Sécheresse : Fruits et légumes d'été en avance sur les étals

Arielle VERLEY, AFP

Cerise, fraise, abricot, pêche, fenouil, salade, carotte, poireau primeur: avec la chaleur de ces dernières semaines, fruits et légumes d'été débarquent en avance et à profusion sur les étals, une situation qui devrait être difficile pour les producteurs, mais profiter au consommateur.

Céréaliers et éleveurs de bétail ne sont pas les seuls à pâtir de la sécheresse et des températures élevées. Arboriculteurs et maraîchers, dont la production est très sensible au marché puisqu'elle est difficile à stocker sur une longue période, sont aussi fortement dépendants des aléas climatiques.

« Nous avons déjà démarré pour les cerises. Cette semaine ce sera au tour des abricots, avec une avance de 10 à 15 jours », affirme Nathalie Bonnet, à la tête d'une exploitation de 300 hectares à Generac, près de Nîmes. La qualité est au rendez-vous ainsi que les volumes qui se tiennent, en revanche les prix de la cerise, eux, « ont fortement chuté » ces derniers jours, souligne la productrice. Selon elle, ce plongeon s'explique par une arrivée massive de fruits sur le marché, particulièrement réceptif à l'offre et la demande.

Les arboriculteurs ont les yeux tournés vers la production de pêches et nectarines, principaux fruits consommés par les Français, mais fragilisée par des crises à répétition. Là aussi, la récolte devrait commencer début juin, avec 10 à 15 jours d'avance. Un premier pic de production est attendu mi-juin, souligne Nathalie Francq, responsable de l'association nationale des producteurs. Son « gros souci » est que la grande distribution accepte de les mettre en rayon dès la mi-juin, sinon « nous aurons un gros problème d'écoulement », insiste-t-elle.

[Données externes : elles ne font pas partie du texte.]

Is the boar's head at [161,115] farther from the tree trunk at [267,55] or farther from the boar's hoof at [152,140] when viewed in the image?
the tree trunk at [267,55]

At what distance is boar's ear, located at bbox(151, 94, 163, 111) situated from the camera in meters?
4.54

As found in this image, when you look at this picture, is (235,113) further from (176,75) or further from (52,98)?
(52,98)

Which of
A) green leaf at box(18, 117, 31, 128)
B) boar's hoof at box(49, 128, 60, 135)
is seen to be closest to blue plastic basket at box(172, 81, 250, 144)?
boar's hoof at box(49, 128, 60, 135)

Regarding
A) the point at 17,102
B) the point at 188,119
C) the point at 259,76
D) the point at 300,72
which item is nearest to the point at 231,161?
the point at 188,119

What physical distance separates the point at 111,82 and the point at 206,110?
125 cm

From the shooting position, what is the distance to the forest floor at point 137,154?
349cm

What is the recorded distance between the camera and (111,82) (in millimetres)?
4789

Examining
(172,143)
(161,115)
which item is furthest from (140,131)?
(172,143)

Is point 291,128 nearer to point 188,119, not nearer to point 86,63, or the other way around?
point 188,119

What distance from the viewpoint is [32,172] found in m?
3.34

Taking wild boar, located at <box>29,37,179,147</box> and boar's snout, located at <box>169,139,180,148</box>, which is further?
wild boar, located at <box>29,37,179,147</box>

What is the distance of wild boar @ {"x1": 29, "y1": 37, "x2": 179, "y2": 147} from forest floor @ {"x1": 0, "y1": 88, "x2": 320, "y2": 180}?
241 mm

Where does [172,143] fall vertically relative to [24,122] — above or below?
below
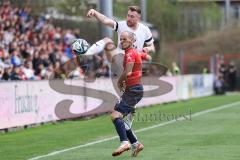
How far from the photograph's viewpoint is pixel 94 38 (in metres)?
40.3

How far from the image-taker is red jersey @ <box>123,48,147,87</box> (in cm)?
1207

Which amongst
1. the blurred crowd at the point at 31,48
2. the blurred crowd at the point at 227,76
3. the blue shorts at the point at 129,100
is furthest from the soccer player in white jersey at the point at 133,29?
the blurred crowd at the point at 227,76

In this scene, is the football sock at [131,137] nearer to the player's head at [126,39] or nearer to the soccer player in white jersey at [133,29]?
the soccer player in white jersey at [133,29]

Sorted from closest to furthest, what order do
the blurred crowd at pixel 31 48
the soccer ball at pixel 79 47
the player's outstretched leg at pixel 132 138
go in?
the player's outstretched leg at pixel 132 138
the soccer ball at pixel 79 47
the blurred crowd at pixel 31 48

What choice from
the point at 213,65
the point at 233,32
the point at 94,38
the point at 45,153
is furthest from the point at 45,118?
the point at 233,32

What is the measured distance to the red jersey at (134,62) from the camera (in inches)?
475

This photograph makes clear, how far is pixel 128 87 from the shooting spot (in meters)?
12.3

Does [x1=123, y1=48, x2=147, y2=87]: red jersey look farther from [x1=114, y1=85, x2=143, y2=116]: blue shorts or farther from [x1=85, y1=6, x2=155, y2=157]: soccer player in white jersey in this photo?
[x1=85, y1=6, x2=155, y2=157]: soccer player in white jersey

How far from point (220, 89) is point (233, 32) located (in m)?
19.4

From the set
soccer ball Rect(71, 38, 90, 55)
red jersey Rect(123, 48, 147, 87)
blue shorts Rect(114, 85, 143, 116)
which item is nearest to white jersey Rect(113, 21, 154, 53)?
soccer ball Rect(71, 38, 90, 55)

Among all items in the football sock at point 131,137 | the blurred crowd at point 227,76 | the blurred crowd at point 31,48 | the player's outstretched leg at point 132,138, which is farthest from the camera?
the blurred crowd at point 227,76

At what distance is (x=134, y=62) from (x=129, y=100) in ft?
2.09

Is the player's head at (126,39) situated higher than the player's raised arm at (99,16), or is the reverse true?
the player's raised arm at (99,16)

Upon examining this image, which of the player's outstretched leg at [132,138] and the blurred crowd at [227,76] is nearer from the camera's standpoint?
the player's outstretched leg at [132,138]
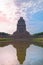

Les producteurs de légumes sont aussi en alerte

« On arrose comme en plein mois de juillet », affirme Angélique Delahaye, présidente de Légumes de France, la branche spécialisée de la Fédération nationale des Syndicats d'Exploitants agricoles. Elle-même productrice de légumes, elle s'inquiète des « surcoûts » pour l'irrigation. La productrice craint aussi les restrictions d'eau, d'ores et déjà décidées dans une vingtaine de départements. Elles mettent en danger les productions de plein champ (salade, chou-fleur, céleri, fenouil, radis, carotte, navet, poireau).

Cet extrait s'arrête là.